WRITTEN EXERCISE 1: List each line of the entries below that contains the string "instances".

PAGE EXCERPT:

▽

GPU programming for Mac M1

I have an M2 Mac and I have just bought an M4 Mac for my wife. I love the hardware on these machines, its superb! I wrote the blog posts that announced the betas for Apple Silicon and also showed how to switch to Apple Accelerate around this time last year Apple » The MATLAB Blog - MATLAB & Simulink. I, along with many other MathWorkers, am invested in this platform.

I would love to see MATLAB have support for Apple GPUs and I help development keep track of requests from users.

First off, I disagree with @Walter Roberson, our GPU support is not primaraily aimed at Deep Learning support. We have over 1200 gpuArray enabled functions spread across 14 toolboxes and more are being added with every release. MATLAB now has over 1,000 functions that Just Work on NVIDIA GPUs » The MATLAB Blog - MATLAB & Simulink. At least one extra toolbox will be getting GPU support in 2025a that I know of.

So, let's think about gpuArray support first. Most uses of technical computing outside of deep learning use double precision. MATLAB's default data type is double. MATLAB users expect double. Apple silicon GPUs do not support double. This is a problem!

△

Stored entries:
▽

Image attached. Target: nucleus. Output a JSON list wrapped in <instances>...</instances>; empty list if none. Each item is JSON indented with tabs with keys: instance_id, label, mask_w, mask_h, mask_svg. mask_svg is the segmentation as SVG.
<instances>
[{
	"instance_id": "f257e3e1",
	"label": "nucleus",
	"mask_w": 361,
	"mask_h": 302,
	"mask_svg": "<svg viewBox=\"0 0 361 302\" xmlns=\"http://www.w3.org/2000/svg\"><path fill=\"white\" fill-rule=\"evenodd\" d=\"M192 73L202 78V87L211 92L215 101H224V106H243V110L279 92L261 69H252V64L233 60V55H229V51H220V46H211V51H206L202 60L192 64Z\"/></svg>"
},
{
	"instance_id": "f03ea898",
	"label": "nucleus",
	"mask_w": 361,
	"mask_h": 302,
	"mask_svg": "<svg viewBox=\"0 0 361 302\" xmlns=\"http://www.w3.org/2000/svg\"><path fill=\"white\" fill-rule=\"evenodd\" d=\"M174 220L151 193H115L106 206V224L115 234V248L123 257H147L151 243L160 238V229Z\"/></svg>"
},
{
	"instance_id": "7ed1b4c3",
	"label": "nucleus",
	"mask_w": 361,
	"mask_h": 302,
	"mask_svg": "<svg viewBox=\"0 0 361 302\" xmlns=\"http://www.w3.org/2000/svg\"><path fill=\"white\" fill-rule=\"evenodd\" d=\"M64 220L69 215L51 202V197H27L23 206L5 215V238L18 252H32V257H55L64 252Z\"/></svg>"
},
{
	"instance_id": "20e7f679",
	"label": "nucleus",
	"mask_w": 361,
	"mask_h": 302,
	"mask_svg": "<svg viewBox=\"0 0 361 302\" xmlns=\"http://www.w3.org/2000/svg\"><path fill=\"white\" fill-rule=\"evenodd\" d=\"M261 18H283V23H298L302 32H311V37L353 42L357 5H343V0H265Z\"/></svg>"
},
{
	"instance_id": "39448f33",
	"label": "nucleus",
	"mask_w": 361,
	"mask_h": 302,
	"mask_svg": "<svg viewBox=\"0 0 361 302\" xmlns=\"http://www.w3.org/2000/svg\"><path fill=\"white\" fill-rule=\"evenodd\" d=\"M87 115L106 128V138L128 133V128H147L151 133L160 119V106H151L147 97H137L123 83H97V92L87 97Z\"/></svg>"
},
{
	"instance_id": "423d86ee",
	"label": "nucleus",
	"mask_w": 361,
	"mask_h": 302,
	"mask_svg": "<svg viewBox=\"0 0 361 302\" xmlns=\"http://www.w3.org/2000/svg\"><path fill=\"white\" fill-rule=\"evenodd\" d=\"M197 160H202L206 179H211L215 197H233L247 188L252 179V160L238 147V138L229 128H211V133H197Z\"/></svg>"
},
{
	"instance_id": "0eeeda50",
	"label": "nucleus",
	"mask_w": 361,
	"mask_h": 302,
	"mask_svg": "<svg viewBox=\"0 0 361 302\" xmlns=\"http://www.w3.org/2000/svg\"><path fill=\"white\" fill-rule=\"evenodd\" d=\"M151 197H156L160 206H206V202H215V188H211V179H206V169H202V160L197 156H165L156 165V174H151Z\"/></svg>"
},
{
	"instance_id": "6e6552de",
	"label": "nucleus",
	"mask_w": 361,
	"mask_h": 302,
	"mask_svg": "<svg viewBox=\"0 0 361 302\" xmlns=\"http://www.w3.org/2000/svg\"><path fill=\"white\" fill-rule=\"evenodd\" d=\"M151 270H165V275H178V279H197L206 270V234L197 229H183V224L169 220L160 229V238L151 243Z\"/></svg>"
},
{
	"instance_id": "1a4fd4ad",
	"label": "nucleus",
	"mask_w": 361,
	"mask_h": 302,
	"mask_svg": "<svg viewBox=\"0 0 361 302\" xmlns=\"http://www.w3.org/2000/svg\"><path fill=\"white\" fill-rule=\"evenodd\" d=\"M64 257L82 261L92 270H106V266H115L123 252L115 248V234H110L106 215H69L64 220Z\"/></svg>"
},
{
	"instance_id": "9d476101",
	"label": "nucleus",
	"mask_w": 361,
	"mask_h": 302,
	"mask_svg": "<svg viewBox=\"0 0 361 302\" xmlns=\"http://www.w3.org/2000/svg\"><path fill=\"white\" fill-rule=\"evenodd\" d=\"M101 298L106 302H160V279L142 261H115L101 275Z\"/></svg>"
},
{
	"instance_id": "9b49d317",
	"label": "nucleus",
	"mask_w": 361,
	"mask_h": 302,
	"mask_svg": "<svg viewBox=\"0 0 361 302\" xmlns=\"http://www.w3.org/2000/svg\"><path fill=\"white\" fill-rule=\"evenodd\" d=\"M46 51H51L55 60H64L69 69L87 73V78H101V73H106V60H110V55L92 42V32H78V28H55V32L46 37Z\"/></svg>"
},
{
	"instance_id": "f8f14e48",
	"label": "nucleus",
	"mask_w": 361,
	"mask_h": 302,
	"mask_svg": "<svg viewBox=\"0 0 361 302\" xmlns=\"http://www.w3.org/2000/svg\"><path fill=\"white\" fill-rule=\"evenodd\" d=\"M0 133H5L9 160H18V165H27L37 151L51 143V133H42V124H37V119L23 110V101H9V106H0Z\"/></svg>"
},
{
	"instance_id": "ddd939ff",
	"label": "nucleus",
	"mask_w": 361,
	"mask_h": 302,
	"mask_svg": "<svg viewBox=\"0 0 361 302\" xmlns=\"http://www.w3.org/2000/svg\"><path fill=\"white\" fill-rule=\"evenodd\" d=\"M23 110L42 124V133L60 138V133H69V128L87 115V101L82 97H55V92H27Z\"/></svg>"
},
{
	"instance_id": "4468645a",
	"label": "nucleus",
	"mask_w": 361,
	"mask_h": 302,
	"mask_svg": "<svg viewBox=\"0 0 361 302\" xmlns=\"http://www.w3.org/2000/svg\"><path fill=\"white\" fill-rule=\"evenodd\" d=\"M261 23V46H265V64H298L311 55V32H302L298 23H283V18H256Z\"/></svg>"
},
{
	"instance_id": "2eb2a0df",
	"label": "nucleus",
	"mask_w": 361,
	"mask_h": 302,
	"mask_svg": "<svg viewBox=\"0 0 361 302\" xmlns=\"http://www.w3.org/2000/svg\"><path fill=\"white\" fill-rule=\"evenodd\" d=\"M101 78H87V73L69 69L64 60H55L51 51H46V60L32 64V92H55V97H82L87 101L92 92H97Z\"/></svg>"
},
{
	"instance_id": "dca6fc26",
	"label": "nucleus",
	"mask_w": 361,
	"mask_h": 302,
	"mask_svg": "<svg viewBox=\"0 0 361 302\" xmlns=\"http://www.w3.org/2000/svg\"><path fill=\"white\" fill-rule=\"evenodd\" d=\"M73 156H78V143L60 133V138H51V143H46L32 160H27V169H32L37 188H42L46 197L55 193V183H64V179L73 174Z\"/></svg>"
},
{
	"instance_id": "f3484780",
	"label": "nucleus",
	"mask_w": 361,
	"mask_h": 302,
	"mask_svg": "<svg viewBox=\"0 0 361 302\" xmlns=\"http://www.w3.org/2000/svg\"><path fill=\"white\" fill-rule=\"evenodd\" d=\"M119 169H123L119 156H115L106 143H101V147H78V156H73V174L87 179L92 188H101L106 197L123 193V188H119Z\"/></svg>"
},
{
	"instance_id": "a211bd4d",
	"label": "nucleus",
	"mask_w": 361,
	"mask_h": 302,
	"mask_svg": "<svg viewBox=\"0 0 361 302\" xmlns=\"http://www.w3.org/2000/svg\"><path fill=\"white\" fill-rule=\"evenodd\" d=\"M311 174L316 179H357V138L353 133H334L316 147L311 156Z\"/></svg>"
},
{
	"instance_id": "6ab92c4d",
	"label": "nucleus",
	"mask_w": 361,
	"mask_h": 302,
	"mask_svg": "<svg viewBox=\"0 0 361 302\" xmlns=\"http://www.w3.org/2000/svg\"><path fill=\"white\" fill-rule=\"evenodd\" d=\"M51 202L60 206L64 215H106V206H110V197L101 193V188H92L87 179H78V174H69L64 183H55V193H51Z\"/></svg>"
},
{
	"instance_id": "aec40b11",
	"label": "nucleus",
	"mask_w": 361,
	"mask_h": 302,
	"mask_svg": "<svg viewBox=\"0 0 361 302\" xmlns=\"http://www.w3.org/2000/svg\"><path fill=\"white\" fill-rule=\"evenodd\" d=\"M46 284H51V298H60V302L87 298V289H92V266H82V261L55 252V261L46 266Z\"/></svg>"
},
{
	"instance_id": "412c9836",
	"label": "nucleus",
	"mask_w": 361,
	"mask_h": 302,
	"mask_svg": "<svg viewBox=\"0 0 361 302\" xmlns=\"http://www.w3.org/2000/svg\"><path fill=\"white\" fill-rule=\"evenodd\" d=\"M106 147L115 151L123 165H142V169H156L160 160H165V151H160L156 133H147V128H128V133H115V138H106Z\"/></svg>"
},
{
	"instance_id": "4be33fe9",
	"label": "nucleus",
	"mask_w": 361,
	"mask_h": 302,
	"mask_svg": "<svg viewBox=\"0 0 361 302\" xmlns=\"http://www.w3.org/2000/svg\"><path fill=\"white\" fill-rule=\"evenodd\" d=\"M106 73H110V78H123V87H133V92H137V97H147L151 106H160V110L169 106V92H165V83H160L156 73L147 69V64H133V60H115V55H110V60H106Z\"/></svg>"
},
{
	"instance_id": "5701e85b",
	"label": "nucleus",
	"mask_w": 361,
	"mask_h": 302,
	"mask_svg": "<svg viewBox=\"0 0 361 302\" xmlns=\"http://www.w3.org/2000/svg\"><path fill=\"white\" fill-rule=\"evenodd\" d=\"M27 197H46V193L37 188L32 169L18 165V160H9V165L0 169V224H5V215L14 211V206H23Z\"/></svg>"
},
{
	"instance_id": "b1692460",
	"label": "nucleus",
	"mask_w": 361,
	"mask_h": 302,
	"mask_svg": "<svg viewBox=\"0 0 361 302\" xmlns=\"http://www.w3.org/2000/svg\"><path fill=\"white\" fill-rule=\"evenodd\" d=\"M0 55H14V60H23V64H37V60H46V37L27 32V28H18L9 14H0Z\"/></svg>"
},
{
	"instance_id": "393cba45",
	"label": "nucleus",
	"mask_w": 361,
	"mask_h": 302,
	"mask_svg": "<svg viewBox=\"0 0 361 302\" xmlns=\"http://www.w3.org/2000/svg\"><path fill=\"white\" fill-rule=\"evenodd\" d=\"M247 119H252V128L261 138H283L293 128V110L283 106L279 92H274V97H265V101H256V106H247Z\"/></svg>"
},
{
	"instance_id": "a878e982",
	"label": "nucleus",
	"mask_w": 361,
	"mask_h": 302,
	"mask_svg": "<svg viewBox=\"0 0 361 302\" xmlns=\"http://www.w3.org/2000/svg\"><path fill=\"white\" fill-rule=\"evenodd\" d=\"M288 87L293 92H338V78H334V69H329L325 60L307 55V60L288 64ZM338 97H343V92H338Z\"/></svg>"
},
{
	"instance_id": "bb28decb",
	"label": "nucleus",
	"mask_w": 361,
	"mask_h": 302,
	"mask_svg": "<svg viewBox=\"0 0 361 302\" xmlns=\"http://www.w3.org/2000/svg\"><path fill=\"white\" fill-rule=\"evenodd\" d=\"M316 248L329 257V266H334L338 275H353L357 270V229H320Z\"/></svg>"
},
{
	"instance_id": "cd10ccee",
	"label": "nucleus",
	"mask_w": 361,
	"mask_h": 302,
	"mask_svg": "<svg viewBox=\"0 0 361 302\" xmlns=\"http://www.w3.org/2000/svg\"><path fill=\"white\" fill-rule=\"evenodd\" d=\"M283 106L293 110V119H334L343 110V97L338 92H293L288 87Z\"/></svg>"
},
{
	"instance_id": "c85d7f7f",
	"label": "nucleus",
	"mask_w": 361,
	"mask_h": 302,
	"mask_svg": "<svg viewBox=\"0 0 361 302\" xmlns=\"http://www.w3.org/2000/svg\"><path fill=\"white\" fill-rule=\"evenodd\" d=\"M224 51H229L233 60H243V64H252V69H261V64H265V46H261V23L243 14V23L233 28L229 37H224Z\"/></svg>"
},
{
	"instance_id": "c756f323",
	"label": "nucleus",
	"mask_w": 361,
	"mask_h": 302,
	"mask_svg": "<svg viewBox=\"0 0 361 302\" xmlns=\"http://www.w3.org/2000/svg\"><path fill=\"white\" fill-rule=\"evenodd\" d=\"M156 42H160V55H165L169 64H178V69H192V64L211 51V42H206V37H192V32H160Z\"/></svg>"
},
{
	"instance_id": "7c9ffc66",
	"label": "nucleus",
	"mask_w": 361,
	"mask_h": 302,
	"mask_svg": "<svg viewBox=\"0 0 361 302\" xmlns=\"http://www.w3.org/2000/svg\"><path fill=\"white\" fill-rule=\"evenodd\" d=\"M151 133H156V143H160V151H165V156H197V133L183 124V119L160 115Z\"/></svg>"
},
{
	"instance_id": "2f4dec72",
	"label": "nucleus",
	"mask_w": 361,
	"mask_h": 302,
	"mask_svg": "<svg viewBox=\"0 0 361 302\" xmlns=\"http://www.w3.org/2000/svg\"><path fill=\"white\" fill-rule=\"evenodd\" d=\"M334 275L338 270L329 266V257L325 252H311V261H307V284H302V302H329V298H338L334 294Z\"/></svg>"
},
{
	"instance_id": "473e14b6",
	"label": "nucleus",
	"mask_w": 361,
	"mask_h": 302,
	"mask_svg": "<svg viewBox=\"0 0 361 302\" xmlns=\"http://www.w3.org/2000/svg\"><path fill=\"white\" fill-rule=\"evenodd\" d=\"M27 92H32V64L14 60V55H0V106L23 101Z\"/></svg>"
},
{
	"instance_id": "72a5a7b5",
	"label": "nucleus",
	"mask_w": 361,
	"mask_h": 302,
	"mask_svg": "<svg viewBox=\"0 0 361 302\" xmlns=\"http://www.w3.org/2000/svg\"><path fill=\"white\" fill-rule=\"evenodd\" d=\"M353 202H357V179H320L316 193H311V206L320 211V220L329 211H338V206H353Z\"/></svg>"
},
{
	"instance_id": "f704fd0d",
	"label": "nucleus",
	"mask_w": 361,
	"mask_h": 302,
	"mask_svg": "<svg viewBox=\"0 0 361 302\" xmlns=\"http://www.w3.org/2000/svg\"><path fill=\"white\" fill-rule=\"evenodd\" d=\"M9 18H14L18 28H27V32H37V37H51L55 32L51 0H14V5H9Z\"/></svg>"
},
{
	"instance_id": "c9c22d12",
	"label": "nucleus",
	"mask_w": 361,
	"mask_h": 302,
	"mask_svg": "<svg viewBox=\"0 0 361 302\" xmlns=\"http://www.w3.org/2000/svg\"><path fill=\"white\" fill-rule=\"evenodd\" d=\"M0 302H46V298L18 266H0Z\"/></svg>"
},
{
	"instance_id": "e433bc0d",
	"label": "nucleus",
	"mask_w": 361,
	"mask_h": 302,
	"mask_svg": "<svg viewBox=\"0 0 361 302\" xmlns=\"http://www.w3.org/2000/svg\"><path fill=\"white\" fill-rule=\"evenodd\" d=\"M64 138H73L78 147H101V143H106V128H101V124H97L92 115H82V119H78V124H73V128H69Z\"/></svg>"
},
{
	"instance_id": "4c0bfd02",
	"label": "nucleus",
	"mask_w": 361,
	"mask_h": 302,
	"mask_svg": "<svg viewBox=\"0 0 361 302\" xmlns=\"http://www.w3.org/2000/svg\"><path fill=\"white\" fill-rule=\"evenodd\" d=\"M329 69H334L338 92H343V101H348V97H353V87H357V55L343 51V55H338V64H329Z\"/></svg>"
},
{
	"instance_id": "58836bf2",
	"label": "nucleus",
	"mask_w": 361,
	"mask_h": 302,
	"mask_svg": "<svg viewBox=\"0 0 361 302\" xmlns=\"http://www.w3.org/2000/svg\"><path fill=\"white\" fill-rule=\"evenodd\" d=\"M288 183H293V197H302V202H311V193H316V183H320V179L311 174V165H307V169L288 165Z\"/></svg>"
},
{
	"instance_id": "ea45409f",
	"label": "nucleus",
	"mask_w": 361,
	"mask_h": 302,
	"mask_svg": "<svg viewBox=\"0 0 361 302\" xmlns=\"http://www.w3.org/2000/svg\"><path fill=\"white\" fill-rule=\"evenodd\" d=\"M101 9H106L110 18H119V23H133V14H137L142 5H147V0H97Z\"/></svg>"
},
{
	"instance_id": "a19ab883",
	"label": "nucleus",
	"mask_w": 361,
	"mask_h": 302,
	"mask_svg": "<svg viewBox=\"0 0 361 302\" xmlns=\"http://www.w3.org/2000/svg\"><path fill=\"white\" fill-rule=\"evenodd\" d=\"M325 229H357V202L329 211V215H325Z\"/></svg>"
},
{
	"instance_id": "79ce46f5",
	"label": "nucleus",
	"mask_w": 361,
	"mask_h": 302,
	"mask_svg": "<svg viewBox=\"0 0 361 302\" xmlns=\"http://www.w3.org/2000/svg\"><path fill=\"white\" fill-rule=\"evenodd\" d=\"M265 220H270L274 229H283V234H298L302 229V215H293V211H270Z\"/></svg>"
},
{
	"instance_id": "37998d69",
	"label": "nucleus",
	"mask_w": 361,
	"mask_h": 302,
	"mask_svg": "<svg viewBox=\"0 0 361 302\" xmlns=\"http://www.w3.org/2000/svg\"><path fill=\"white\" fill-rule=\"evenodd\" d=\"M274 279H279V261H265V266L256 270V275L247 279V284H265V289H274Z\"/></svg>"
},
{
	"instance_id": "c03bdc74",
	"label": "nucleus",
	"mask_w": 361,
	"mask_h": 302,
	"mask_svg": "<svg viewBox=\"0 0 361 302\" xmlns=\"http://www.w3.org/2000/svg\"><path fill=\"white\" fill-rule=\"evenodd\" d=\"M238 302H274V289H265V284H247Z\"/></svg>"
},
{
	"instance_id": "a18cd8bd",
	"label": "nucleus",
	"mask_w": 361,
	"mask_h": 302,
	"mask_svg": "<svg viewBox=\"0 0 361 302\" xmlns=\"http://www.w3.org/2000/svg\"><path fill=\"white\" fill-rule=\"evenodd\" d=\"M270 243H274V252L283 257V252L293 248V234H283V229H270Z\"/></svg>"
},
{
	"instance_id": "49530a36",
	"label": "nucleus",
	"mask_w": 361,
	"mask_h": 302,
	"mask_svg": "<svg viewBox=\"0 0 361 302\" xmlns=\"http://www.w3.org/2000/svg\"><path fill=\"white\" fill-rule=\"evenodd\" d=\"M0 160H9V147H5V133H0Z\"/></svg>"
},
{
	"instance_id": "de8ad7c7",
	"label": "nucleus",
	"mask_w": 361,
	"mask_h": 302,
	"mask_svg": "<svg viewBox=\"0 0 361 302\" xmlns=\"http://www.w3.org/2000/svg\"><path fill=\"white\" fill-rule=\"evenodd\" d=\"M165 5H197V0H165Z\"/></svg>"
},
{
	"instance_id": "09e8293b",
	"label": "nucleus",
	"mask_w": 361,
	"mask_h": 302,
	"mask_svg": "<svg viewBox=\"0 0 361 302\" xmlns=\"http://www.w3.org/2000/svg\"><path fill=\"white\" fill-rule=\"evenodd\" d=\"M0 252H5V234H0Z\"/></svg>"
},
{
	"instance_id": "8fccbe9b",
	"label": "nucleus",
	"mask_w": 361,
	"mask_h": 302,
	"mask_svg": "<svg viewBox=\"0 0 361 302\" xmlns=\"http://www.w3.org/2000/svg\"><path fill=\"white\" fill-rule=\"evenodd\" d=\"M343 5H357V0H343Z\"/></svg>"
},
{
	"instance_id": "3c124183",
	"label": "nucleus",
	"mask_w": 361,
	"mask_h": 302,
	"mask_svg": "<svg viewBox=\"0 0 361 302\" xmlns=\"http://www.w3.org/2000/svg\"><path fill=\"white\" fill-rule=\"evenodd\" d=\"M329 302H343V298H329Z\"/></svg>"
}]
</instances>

△

WRITTEN EXERCISE 2: In the forum post, why is Apple silicon GPUs' lack of double support a problem for gpuArray support? Answer in one to three sentences.

WORKED ANSWER 1:
Image attached. Target: nucleus. Output a JSON list wrapped in <instances>...</instances>; empty list if none. Each item is JSON indented with tabs with keys: instance_id, label, mask_w, mask_h, mask_svg. mask_svg is the segmentation as SVG.
<instances>
</instances>

WORKED ANSWER 2: Most technical computing outside deep learning uses double precision. Double is MATLAB's default data type and what its users expect, but Apple silicon GPUs do not support double.